- About this task: Take the line containing "this 640×480 image." through the last line of the data and retype those lines exactly. Pictures do not belong in the copy.

- Phrase grounding data:
▼▼▼
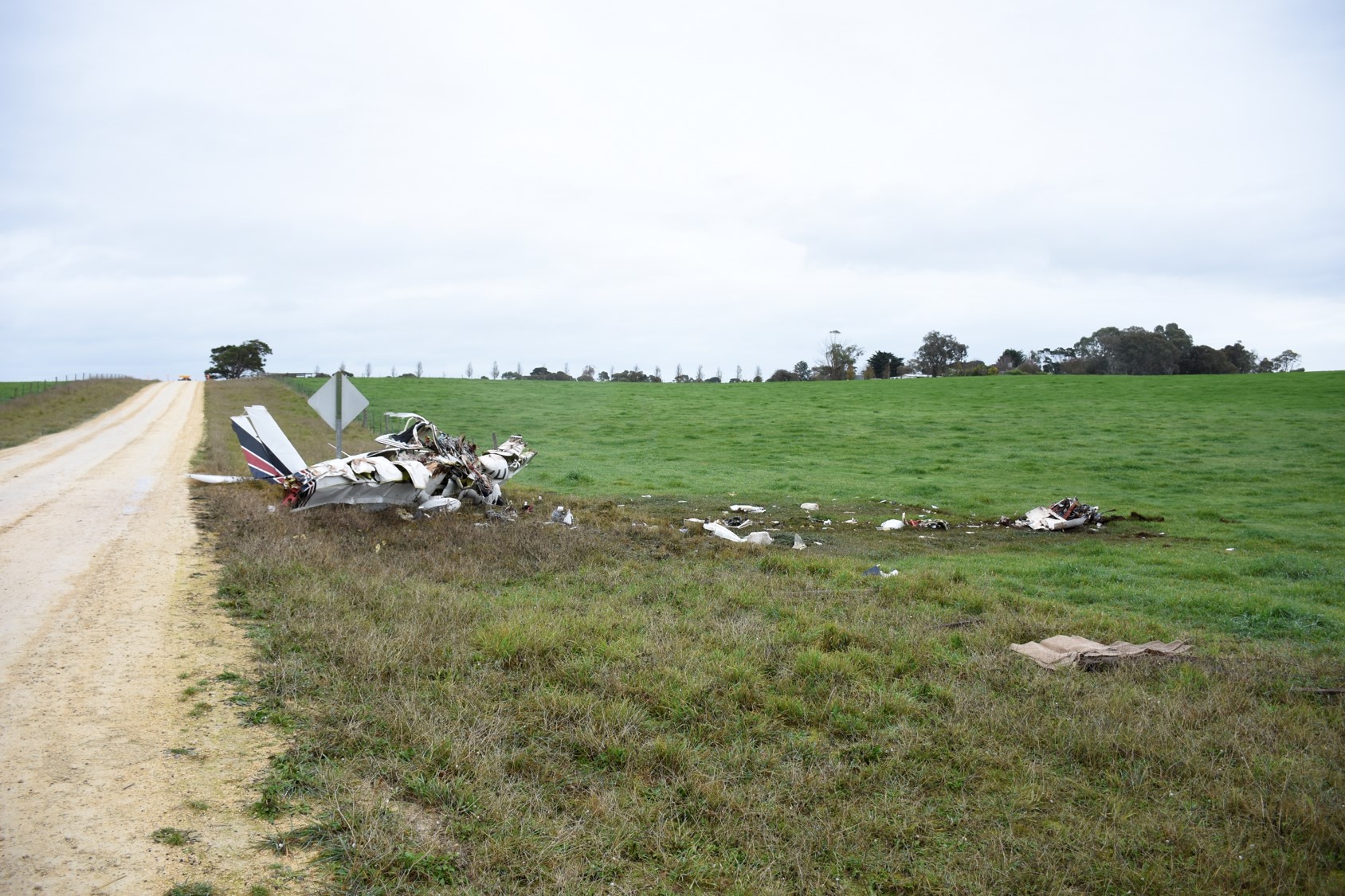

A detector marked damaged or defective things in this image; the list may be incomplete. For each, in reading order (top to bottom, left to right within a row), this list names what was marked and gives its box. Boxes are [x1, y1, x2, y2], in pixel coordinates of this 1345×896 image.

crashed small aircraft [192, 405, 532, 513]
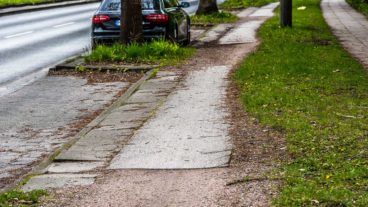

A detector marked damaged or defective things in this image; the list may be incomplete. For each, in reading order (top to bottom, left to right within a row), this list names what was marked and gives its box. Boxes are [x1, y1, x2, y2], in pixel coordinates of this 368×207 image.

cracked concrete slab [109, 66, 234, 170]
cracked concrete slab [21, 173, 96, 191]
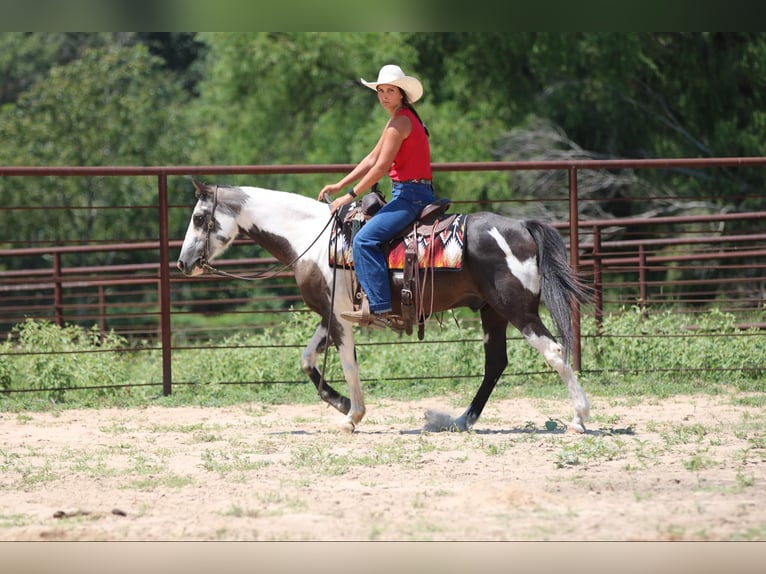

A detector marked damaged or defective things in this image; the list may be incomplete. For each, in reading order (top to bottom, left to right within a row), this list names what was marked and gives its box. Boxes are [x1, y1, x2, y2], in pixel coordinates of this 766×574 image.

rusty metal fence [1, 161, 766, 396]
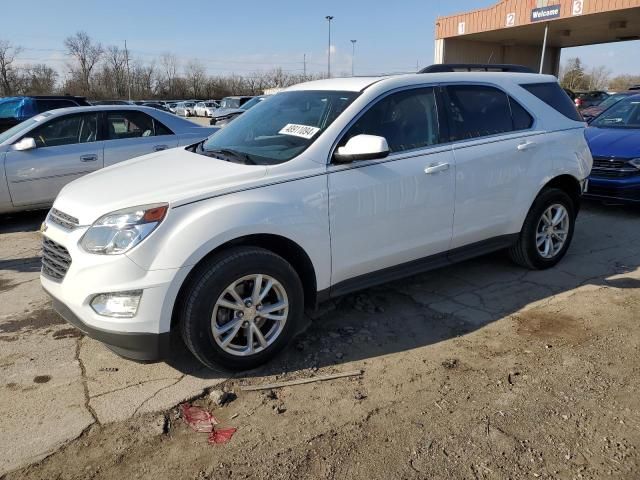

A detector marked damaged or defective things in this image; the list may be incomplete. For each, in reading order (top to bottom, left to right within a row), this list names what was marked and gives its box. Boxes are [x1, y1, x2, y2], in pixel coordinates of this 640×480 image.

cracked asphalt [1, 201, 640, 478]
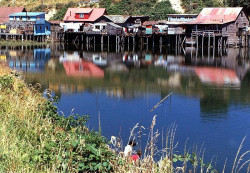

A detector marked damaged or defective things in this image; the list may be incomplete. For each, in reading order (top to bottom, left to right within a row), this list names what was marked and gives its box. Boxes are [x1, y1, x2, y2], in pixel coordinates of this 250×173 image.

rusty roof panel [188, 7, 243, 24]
▲▲▲
- Answer space:
A detector marked damaged or defective things in this image; the list may be incomplete. For each, in reading order (top to bottom, left to right within a row), this list names what was marked and gives its box. Boxes are [x1, y1, x2, y2], in pixel coordinates of this 640×480 image.

cracked asphalt [1, 201, 640, 478]

A detector marked damaged or defective things in this image; the list may be incomplete. For each, in reading order (top to bottom, left to right within a row), this list names what was marked and gives its box. Boxes are [x1, y1, x2, y2], in pixel coordinates of this 250×173 image.

rusty roof panel [188, 7, 243, 24]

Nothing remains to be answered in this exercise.